That being said, it is absolutely worth a read. In the next couple of days, we will be putting up transcriptions of two (two!) different Q&As from Safe House director Daniel Espinosa. He’s an awesome guy, so definitely keep your eyes peeled for those. In the meantime, this will have to tide you over.

Were you surprised by what goes on with the US government?

Denzel: Why? What goes on? … Years ago, prior to 9/11, I was in a movie called The Siege, and I did a lot of research with the FBI and the CIA, and I was amazed at that time how little information they shared with each other. after that I’m not surprised by anything.

Ryan: I think it’s not what we know that’s terrifying. It’s what we don’t know. It’s something that’s really pervasive with everything in life really, but yeah I’m sure a book or two could be written about what really goes on.

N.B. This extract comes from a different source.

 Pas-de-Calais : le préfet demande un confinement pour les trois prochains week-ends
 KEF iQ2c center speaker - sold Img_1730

What do you do to keep your body so tuned up?

Denzel: we worked with, what’s his name, Olivier?

Ryan: Olivier Schneider.

Denzel: Yeah, these French guys who you would always want to be with you. The most unassuming guys, and we really had the luxury of time, a good two or three months where we were over there. In fact, there’s a fight I have where I crash through the roof or something, fighting this guy, and then the fight we do at the end, we had two or three or four months before we got to do those fights, so that’s how I did mine. I mean, you saw him [Ryan] crashing through windows, and I mean his fights were nasty.

Ryan: These guys are really great at making things look ugly, that knife fight in a phonebooth kind of feeling. That’s kind of what you want. We had a couple of rounds, and I had to wear an adult diaper.

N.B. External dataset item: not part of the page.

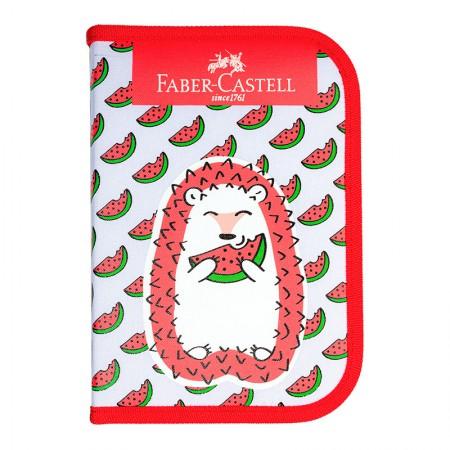 Estojo escolar Porco Espinho - 182220VM - completo - Faber-Castell
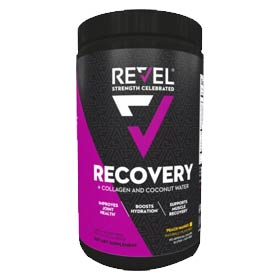 Muscle health supplement Revel Recovery featuring the clinically proven ingredient myHMB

Did you ever get hurt on the set? Also, did you do any research with actual CIA operatives.

Denzel: We had a CIA operative on the set all the time, and Ryan gave me a black eye. Yeah. There’s a scene where I reach over and try to choke him and I have handcuffs on, and we were flying around in the car, and he wasn’t actually driving the car. It was being controlled by someone else, so it just happens I was reaching forward and he was flying back, and POW.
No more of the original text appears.